Letzte Aktualisierung am 14. Dezember 2018.

Quelle: www.kophis.de

Im deutschen Forschungsprojekt KOPHIS wurde untersucht, wie die häusliche Versorgung von Pflege- und Hilfsbedürftigen auch in Schadenslagen sichergestellt werden kann. Das Institut für Arbeitswissenschaft und Technologiemanagement IAT der Universität Stuttgart ging dabei der Frage nach, welche Akteure im Schadensfall an der Sicherstellung der ambulanten Versorgung beteiligt sind, welche Kooperationen bereits bestehen und welche sinnvoll wären. Der vorliegende Leitfaden richtet sich insbesondere an Landkreise, Kommunen, Behörden und Organisationen mit Sicherheitsaufgaben und ambulante Pflegedienste.

Münsterland 2005. Nach mehrtägigen, ungewöhnlich starken Schneefällen, stürmischen Windböen und Temperaturen um den Gefrierpunkt knicken Ende November 2005 50 Hochspannungsmasten um. In der Folge sind 250.000 Menschen in Teilen Nordrhein-Westfalens und Niedersachsens ohne Strom. In den am stärksten betroffenen Regionen sind nach vier Tagen immer noch 20.000 Menschen vom Strom abgeschnitten. Es sind 3.000 Einsatzkräfte des Katastrophenschutzes vor Ort, um Hilfe für die Bevölkerung zu leisten und die Infrastruktur wiederherzustellen. Darunter sind auch Einsatzkräfte aus anderen Bundesländern, die Amtshilfe leisten.

_Rohdaten_
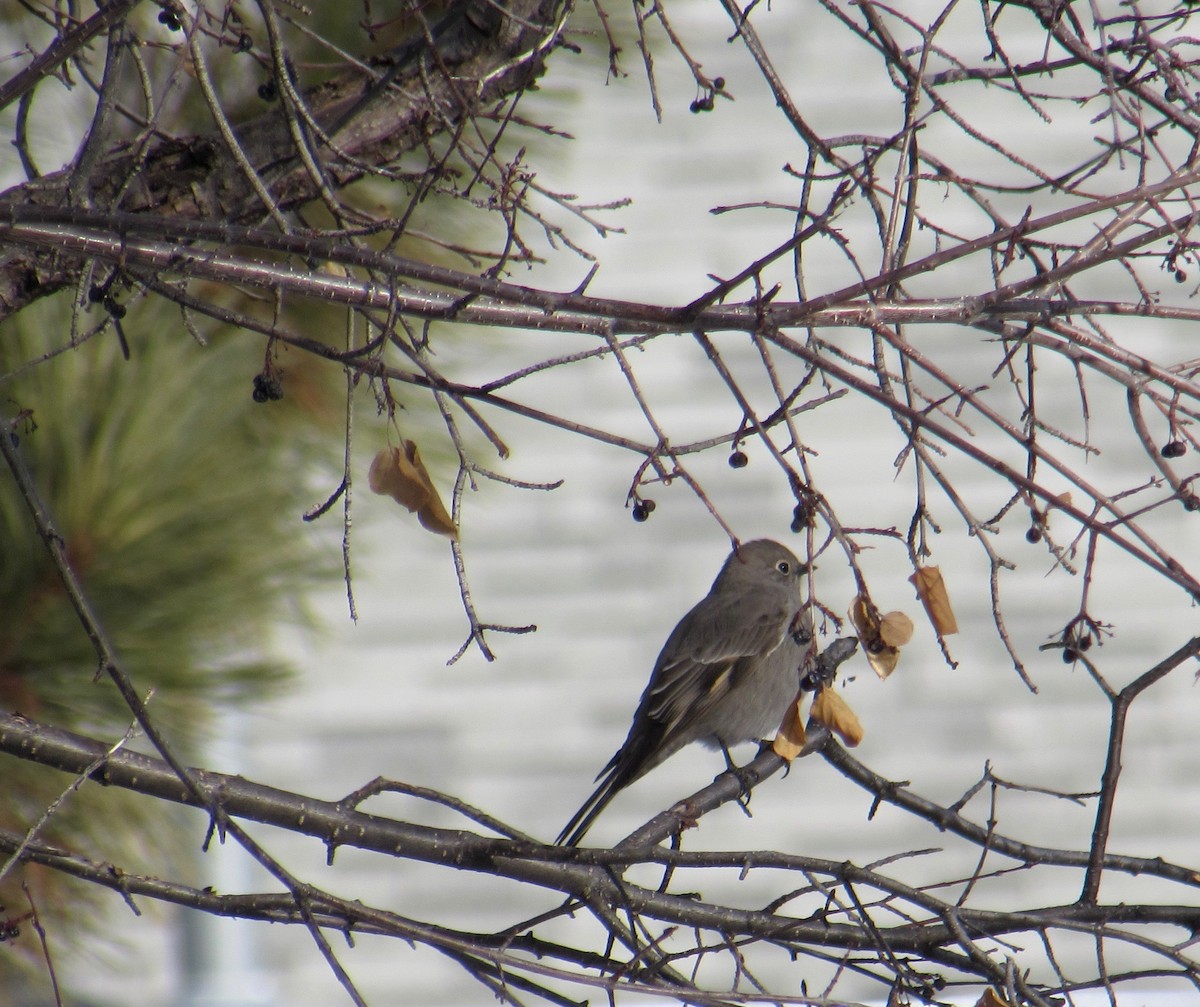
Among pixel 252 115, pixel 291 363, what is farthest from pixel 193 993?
pixel 252 115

_Aufgabe_
Wie geht der Text über die häusliche Versorgung Pflegebedürftiger in Schadenslagen weiter? Schreiben Sie ihn im Anschluss an seinen letzten Satz fort.

_Lösung_
Extreme Wetterereignisse wie der Münsterländer Wintersturm werden in Deutschland und weltweit immer wieder beobachtet. Bedingt durch den Klimawandel wird sich die Situation jedoch noch weiter verschärfen: Mit der Erderwärmung und dem erhöhten Energieinhalt in der Erdatmosphäre steigt „das Potential für extreme Wetterereignisse. Derartige Schadensereignisse können gravierenden ökonomischen Schaden in der betroffenen Region verursachen, kritische Infrastrukturen (wie z. B. Strom- und Wasserversorgung, Krankenhäuser, Informations- und Kommunikationsnetze) schädigen und die Sicherheit, die körperliche Unversehrtheit und das Leben der Bürgerinnen und Bürger gefährden. Insbesondere vulnerable Gruppen wie Kleinkinder, Hochschwangere und pflege- und hilfsbedürftige Personen sind vom Zusammenbruch relevanter Infrastrukturen in ihrer Versorgung bedroht. Bedingt durch den demografischen Wandel nimmt die letztgenannte Gruppe zu: die Zahl der älteren und hochaltrigen Menschen in unserer Gesellschaft steigt und damit auch die Zahl der Pflegebedürftigen.

Um den staatlichen Schutzpflichten auch in einer alternden Gesellschaft bestmöglich nachzukommen, müssen wirksame Strategien zur Sicherstellung der Versorgung entwickelt werden, die die Normalbevölkerung ebenso in den Blick nehmen wie tendenziell vulnerable Gruppen wie z. B. pflege- und hilfsbedürftige Menschen, die bereits im Alltag, erst recht aber im Fall eines extremen Unwetters für die (pflegerische) Versorgung auf Unterstützung angewiesen sind.

Das Verbundprojekt KOPHIS („Kontexte von Pflege- und Hilfsbedürftigen stärken“) hat untersucht, wie die häusliche Versorgung von pflege- und hilfsbedürftigen Menschen auch in Schadenslagen sichergestellt werden kann. Im Projekt ging das Institut für Arbeitswissenschaft und Technologiemanagement IAT der Universität Stuttgart der Frage nach, welche Akteure im Schadensfall an der Sicherstellung der ambulanten Versorgung beteiligt sind, welche Kooperationen bereits bestehen und welche sinnvoll wären. Dazu wurden Interviews mit Vertreterinnen und Vertretern des Katastrophenschutzes, der Pflege, der kommunalen Verwaltung sowie mit Angehörigen und Betroffenen in Hessen von September 2016 bis Februar 2017 durchgeführt.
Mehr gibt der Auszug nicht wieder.